EDGE: Has your past career as a state legislator informed your current position at AIDS Action?

Carl Sciortino: In a couple ways. One is, as someone living with HIV myself is, that I help normalize and humanize the issue of HIV in 2018. Most people don't know someone who is open about their HIV so it was important for me to be out and public and visible, to destigmatize and humanize the face of HIV. So I was able to build on that with former colleagues in the House and Senate and help them best understand how HIV is still relevant and what their responsibility is to help us finish the job. And when it comes to advocating and lobbying lawmakers, I can bring my own story, but also the community of advocates at AIDS Action and beyond to put a human face and tell a real story and get legislators attention in what they should be invested in.

Carl Sciortino and his dad.

EDGE: Do you miss the rough and tumble of state house politics?

Carl Sciortino: I do not.
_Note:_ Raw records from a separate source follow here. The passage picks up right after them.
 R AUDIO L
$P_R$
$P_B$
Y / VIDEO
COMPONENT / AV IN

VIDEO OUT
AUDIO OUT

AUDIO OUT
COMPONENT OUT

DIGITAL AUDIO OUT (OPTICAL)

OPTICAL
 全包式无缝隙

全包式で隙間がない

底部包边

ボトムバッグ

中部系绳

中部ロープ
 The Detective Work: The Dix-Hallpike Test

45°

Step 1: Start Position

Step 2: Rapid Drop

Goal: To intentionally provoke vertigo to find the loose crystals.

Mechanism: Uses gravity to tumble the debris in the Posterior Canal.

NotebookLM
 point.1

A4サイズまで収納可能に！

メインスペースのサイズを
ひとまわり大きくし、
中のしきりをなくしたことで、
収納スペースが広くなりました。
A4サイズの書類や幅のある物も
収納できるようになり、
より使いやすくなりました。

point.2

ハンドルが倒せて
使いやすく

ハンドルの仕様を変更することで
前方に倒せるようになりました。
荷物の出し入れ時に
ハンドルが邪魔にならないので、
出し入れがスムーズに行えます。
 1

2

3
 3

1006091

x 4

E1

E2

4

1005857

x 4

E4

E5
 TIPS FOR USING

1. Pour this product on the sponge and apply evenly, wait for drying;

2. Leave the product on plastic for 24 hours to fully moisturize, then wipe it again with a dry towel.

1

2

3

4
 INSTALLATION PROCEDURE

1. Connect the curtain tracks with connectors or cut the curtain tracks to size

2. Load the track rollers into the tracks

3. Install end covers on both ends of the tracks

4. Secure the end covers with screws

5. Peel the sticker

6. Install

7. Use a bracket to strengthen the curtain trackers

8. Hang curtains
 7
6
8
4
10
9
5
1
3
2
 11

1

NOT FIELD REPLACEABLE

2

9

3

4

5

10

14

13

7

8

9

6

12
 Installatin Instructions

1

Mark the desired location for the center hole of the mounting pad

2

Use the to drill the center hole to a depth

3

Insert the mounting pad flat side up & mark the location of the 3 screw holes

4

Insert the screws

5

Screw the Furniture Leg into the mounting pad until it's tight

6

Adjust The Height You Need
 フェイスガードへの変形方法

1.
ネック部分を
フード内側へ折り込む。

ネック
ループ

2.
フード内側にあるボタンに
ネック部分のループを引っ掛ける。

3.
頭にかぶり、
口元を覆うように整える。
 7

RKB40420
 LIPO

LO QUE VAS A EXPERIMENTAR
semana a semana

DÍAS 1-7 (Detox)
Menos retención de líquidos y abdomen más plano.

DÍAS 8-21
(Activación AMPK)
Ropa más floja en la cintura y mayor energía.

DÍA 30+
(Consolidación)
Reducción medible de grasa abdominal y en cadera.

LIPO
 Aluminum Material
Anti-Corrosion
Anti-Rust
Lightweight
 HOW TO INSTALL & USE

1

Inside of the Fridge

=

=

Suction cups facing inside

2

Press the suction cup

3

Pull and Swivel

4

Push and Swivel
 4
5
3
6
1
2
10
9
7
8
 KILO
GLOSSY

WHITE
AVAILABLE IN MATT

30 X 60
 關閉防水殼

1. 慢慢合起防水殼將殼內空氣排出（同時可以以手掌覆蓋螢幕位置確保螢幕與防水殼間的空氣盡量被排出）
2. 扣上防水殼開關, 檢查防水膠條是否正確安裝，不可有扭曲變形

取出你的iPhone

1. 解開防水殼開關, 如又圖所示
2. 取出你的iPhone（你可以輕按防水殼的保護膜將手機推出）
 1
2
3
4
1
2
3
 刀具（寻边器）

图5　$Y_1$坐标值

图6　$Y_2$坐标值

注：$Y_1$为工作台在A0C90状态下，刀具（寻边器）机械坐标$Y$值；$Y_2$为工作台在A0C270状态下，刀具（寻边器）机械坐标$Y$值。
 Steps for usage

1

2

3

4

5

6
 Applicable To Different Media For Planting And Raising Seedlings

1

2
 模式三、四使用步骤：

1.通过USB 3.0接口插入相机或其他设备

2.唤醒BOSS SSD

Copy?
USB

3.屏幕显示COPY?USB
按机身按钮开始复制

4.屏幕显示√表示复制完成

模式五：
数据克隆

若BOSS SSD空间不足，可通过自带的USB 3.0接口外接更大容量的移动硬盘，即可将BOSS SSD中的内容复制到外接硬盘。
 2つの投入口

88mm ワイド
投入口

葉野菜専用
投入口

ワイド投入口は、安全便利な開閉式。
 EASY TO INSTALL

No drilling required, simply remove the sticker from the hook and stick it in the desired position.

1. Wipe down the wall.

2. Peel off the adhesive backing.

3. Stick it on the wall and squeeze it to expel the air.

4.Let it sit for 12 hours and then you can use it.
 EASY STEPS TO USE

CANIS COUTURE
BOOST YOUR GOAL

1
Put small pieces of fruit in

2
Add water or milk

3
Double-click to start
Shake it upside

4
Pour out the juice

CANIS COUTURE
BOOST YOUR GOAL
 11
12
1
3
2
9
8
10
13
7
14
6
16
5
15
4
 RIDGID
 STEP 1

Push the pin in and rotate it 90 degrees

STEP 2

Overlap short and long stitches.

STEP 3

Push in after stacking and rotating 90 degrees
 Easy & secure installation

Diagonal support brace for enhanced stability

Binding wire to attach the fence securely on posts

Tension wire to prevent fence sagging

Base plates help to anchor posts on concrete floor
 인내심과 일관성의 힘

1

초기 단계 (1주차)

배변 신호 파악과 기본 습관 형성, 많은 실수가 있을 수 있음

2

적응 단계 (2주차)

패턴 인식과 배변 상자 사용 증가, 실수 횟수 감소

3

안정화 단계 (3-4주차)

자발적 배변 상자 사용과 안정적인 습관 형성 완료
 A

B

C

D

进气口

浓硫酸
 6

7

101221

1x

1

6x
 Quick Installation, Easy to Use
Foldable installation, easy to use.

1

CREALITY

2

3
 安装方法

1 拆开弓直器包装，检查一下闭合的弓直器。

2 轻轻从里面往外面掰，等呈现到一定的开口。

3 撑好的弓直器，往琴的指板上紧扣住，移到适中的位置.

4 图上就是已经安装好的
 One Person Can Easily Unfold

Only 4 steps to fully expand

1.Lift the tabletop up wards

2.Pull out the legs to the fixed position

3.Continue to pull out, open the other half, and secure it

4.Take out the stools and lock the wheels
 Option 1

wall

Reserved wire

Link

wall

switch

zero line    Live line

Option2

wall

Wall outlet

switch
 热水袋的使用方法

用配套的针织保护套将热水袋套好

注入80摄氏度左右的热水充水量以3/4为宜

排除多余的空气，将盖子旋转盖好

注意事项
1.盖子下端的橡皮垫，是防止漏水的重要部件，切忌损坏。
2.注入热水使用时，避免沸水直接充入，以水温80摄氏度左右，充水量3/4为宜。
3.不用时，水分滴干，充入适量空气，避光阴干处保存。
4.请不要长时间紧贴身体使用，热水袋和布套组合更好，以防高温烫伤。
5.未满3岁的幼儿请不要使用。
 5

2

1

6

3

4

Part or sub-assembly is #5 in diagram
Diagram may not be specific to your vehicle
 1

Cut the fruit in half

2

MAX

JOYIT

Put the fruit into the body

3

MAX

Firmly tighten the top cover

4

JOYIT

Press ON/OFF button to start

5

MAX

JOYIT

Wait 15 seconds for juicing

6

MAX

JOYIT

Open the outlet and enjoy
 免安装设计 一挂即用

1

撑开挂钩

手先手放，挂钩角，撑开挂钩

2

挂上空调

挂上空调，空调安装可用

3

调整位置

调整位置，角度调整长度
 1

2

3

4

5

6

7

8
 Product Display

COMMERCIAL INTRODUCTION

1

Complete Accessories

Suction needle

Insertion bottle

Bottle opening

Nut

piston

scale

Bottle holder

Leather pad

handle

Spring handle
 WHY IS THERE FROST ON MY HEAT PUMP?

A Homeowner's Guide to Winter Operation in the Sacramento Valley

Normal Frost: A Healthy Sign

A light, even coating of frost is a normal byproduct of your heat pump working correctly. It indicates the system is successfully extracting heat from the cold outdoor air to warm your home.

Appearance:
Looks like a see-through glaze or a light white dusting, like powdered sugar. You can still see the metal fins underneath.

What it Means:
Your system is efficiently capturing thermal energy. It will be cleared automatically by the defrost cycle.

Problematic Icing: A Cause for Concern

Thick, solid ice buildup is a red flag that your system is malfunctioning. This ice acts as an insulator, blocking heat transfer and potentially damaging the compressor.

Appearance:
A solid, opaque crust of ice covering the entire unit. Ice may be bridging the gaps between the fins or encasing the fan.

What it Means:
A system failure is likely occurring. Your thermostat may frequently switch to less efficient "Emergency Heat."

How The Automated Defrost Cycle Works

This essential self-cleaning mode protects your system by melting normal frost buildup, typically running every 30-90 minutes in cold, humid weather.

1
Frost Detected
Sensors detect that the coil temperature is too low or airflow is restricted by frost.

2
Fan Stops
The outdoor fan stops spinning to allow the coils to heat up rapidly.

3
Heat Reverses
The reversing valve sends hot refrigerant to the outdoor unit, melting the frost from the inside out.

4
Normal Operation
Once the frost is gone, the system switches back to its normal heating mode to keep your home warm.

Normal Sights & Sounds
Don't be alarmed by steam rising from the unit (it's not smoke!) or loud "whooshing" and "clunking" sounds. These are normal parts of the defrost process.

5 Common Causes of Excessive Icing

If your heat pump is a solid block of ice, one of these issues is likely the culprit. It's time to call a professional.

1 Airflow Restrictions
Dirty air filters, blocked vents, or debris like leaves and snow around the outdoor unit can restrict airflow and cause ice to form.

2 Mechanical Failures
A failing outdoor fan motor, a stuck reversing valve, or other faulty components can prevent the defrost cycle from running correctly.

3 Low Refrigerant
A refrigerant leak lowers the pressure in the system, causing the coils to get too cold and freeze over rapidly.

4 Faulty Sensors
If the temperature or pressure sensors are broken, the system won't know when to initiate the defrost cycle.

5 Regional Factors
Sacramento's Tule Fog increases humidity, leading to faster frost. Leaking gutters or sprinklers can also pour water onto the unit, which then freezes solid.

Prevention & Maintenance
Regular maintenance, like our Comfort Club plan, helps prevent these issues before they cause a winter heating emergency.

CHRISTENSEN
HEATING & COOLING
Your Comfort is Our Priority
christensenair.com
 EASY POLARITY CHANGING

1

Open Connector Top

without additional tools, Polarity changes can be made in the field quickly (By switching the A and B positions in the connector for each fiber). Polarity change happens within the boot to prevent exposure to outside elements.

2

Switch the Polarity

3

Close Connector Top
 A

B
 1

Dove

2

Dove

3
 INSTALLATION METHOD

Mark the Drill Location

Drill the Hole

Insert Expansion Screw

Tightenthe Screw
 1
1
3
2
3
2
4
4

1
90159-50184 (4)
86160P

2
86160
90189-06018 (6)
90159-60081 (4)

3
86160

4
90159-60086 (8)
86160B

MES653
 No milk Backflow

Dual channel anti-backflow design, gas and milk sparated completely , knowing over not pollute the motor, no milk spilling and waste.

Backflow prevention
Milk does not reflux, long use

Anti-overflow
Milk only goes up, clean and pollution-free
I was there for almost a decade and loved the experience but I knew it was my time for other things and the work at AIDS Action is real important to me personally. I think we are at a moment in time when we make a real difference in finishing the fight. I am delighted in my current role and delighted to be able to play a strong advocate's role at the State House.

EDGE: Many of us got to know you from the television commercial you made when you were running for Congress a few years ago. In it you introduced your dad, who is a conservative Republican, who disagrees with you on politics while having no issues with you being gay. And it went viral...?

Carl Sciortino: Yes. It's funny, people ask me about it a lot still. And my dad doesn't believe me when I tell him people still remember it. In that campaign for Congress, getting to do the commercial with my Dad and all the reaction we got to it was really a highlight of my relationship with my dad as an adult. This was a defining moment for me and my dad to go through together. He really is a cantankerous, right wing republican, and we fight about politics a lot still. But he's also lovable and kind and caring and compassionate, both to me and other people. The commercial really captured our relationship and our love and our political disputes in a nutshell. It is really a treasure to have for me and my dad.